━━━━━ Task data
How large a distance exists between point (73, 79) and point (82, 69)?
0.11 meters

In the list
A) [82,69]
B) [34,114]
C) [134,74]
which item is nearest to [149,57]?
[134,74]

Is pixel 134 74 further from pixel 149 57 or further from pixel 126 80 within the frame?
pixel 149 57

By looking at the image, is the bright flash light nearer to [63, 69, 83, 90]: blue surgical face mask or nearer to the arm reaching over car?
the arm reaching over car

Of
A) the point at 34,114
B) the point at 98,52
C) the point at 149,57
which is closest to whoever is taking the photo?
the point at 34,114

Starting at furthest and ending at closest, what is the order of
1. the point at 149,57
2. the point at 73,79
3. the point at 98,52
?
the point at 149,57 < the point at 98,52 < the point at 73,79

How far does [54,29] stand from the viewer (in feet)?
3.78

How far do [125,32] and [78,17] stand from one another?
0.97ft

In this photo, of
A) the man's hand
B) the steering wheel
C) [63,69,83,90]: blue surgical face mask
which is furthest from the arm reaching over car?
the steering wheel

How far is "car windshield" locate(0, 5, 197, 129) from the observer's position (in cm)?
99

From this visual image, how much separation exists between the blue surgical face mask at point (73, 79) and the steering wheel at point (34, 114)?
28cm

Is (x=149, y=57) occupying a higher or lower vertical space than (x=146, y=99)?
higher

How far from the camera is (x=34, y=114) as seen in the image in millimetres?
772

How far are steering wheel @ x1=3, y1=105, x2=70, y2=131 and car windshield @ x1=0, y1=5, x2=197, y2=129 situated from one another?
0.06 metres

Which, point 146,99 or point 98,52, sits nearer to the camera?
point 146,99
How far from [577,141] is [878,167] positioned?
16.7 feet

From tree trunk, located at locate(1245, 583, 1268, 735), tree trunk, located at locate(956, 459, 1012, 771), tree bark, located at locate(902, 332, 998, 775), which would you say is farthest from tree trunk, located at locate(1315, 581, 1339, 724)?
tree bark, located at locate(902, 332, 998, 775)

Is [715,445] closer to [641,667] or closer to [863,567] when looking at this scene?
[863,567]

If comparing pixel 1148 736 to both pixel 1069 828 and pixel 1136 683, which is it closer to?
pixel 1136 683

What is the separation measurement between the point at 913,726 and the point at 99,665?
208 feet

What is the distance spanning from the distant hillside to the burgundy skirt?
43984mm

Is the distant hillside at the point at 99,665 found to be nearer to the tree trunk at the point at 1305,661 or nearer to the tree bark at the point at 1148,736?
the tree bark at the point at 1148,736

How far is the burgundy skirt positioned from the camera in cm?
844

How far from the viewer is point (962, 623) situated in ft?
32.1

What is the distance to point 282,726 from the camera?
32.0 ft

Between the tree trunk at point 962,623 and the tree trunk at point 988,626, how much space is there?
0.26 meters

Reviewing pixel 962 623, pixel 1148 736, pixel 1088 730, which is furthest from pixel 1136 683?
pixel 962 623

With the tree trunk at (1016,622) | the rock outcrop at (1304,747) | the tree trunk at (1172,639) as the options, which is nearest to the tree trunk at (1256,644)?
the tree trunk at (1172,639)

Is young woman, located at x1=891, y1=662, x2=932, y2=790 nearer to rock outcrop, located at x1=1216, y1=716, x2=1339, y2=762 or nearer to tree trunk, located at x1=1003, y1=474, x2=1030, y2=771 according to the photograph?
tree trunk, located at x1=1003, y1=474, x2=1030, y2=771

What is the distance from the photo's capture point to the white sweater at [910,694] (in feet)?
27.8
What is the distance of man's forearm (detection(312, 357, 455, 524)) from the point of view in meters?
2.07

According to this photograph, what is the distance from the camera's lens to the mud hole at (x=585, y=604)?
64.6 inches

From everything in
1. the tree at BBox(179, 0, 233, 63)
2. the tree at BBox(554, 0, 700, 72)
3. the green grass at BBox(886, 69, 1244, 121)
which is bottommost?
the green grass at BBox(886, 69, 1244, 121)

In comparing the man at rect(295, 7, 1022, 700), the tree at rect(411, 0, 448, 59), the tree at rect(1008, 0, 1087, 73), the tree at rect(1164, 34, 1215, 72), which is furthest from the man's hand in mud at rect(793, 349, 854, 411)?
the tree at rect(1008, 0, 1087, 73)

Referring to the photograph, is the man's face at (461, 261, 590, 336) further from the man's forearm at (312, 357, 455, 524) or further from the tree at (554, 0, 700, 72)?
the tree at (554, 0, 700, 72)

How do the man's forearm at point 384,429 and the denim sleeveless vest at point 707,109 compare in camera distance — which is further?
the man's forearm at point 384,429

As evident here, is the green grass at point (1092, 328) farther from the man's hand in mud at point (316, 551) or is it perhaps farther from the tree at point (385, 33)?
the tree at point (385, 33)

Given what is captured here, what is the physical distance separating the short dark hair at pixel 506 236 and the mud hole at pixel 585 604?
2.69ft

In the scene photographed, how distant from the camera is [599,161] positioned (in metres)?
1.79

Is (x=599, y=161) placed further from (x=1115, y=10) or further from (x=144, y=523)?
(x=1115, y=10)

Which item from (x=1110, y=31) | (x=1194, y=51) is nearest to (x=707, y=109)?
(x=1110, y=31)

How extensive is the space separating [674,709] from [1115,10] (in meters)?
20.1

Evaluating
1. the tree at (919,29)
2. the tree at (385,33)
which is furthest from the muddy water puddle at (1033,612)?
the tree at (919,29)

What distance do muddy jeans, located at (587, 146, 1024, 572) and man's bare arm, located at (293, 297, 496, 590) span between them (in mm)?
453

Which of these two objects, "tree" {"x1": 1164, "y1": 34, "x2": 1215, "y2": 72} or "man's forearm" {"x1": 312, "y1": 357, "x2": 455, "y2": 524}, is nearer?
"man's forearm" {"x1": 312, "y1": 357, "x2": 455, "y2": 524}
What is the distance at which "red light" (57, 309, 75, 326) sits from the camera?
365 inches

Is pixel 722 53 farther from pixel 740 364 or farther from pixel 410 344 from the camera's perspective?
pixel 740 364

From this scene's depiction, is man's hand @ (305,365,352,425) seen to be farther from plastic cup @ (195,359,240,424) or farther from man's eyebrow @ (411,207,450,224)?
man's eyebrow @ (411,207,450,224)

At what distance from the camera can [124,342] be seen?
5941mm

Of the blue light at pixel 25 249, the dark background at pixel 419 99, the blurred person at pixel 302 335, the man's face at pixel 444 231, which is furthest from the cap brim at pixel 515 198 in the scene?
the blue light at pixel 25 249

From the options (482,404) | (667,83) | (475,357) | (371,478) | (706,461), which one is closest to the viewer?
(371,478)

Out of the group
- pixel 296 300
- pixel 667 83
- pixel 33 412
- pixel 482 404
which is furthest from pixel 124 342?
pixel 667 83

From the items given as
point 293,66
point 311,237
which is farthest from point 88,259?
━━━━━━━━━━
* Aim
Reproduce the full data above verbatim, keeping every line in its original order.

* Solved exercise
How large a distance exists between point (73, 79) and point (82, 69)?
0.11 meters

In the list
A) [82,69]
B) [34,114]
C) [134,74]
which item is nearest to [149,57]?
[134,74]

Is pixel 134 74 further from pixel 149 57 or further from pixel 126 80 within the frame?
pixel 149 57

By looking at the image, is the bright flash light nearer to [63, 69, 83, 90]: blue surgical face mask or nearer to the arm reaching over car?
the arm reaching over car

Of
A) the point at 34,114
B) the point at 98,52
C) the point at 149,57
which is closest to whoever is taking the photo?
the point at 34,114

Starting at furthest and ending at closest, what is the order of
1. the point at 149,57
2. the point at 73,79
3. the point at 98,52
?
the point at 149,57 < the point at 98,52 < the point at 73,79

How far does [54,29] stand from the viewer (in feet)?
3.78

How far do [125,32] and [78,17] stand from one another?
0.97ft

In this photo, of
A) the man's hand
B) the steering wheel
C) [63,69,83,90]: blue surgical face mask
which is furthest from the arm reaching over car?
the steering wheel

How far is "car windshield" locate(0, 5, 197, 129) from the observer's position (in cm)?
99

From this visual image, how much separation exists between the blue surgical face mask at point (73, 79) and the steering wheel at point (34, 114)?
28cm

Is (x=149, y=57) occupying a higher or lower vertical space than (x=146, y=99)?
higher

How far from the camera is (x=34, y=114) as seen in the image in millimetres?
772

How far are steering wheel @ x1=3, y1=105, x2=70, y2=131 and car windshield @ x1=0, y1=5, x2=197, y2=129 situated from one another?
0.06 metres

Which, point 146,99 or point 98,52, sits nearer to the camera?
point 146,99
How far from [577,141] is [878,167] positioned?
16.7 feet

From tree trunk, located at locate(1245, 583, 1268, 735), tree trunk, located at locate(956, 459, 1012, 771), tree bark, located at locate(902, 332, 998, 775), which would you say is farthest from tree trunk, located at locate(1315, 581, 1339, 724)?
tree bark, located at locate(902, 332, 998, 775)

Is [715,445] closer to [641,667] or closer to [863,567] when looking at this scene?
[863,567]

If comparing pixel 1148 736 to both pixel 1069 828 and pixel 1136 683, which is it closer to?
pixel 1136 683

What is the separation measurement between the point at 913,726 and the point at 99,665?
208 feet

What is the distance spanning from the distant hillside to the burgundy skirt?
43984mm

Is the distant hillside at the point at 99,665 found to be nearer to the tree trunk at the point at 1305,661 or nearer to the tree bark at the point at 1148,736?
the tree bark at the point at 1148,736

How far is the burgundy skirt positioned from the camera in cm?
844

How far from the viewer is point (962, 623) situated in ft?
32.1

What is the distance to point 282,726 from the camera?
32.0 ft

Between the tree trunk at point 962,623 and the tree trunk at point 988,626, how much space is there?
0.26 meters

Reviewing pixel 962 623, pixel 1148 736, pixel 1088 730, which is furthest from pixel 1136 683?
pixel 962 623

With the tree trunk at (1016,622) | the rock outcrop at (1304,747) | the tree trunk at (1172,639) as the options, which is nearest to the tree trunk at (1256,644)?
the tree trunk at (1172,639)

Is young woman, located at x1=891, y1=662, x2=932, y2=790 nearer to rock outcrop, located at x1=1216, y1=716, x2=1339, y2=762 or nearer to tree trunk, located at x1=1003, y1=474, x2=1030, y2=771 according to the photograph?
tree trunk, located at x1=1003, y1=474, x2=1030, y2=771

What is the distance from the photo's capture point to the white sweater at [910,694] (in feet)?
27.8
What is the distance of man's forearm (detection(312, 357, 455, 524)) from the point of view in meters?
2.07

According to this photograph, what is the distance from the camera's lens to the mud hole at (x=585, y=604)?
64.6 inches

From everything in
1. the tree at BBox(179, 0, 233, 63)
2. the tree at BBox(554, 0, 700, 72)
3. the green grass at BBox(886, 69, 1244, 121)
which is bottommost?
the green grass at BBox(886, 69, 1244, 121)

In comparing the man at rect(295, 7, 1022, 700), the tree at rect(411, 0, 448, 59), the tree at rect(1008, 0, 1087, 73), the tree at rect(1164, 34, 1215, 72), which is furthest from the man's hand in mud at rect(793, 349, 854, 411)?
the tree at rect(1008, 0, 1087, 73)

Referring to the photograph, is the man's face at (461, 261, 590, 336) further from the man's forearm at (312, 357, 455, 524) or further from the tree at (554, 0, 700, 72)?
the tree at (554, 0, 700, 72)

How do the man's forearm at point 384,429 and the denim sleeveless vest at point 707,109 compare in camera distance — which is further?
the man's forearm at point 384,429

As evident here, is the green grass at point (1092, 328) farther from the man's hand in mud at point (316, 551) or is it perhaps farther from the tree at point (385, 33)?
the tree at point (385, 33)

Given what is captured here, what is the physical distance separating the short dark hair at pixel 506 236 and the mud hole at pixel 585 604?
2.69ft

In the scene photographed, how distant from the camera is [599,161] positioned (in metres)?
1.79

Is (x=599, y=161) placed further from (x=1115, y=10) or further from (x=144, y=523)?
(x=1115, y=10)

Which item from (x=1110, y=31) | (x=1194, y=51) is nearest to (x=707, y=109)?
(x=1110, y=31)

How extensive is the space separating [674,709] from [1115,10] (in meters)?
20.1

Evaluating
1. the tree at (919,29)
2. the tree at (385,33)
which is furthest from the muddy water puddle at (1033,612)?
the tree at (919,29)

What distance do muddy jeans, located at (587, 146, 1024, 572) and man's bare arm, located at (293, 297, 496, 590) span between them (in mm)?
453

Which of these two objects, "tree" {"x1": 1164, "y1": 34, "x2": 1215, "y2": 72} or "man's forearm" {"x1": 312, "y1": 357, "x2": 455, "y2": 524}, is nearer?
"man's forearm" {"x1": 312, "y1": 357, "x2": 455, "y2": 524}
What is the distance at which "red light" (57, 309, 75, 326) sits from the camera?
365 inches

Is pixel 722 53 farther from pixel 740 364 or farther from pixel 410 344 from the camera's perspective?
pixel 740 364

From this scene's depiction, is man's hand @ (305,365,352,425) seen to be farther from plastic cup @ (195,359,240,424) or farther from man's eyebrow @ (411,207,450,224)?
man's eyebrow @ (411,207,450,224)

At what distance from the camera can [124,342] be seen?
5941mm

Of the blue light at pixel 25 249, the dark background at pixel 419 99, the blurred person at pixel 302 335, the man's face at pixel 444 231, which is furthest from the cap brim at pixel 515 198 in the scene?
the blue light at pixel 25 249

From the options (482,404) | (667,83) | (475,357) | (371,478) | (706,461), which one is closest to the viewer?
(371,478)

Out of the group
- pixel 296 300
- pixel 667 83
- pixel 33 412
- pixel 482 404
which is furthest from pixel 124 342?
pixel 667 83

From the items given as
point 293,66
point 311,237
which is farthest from point 88,259?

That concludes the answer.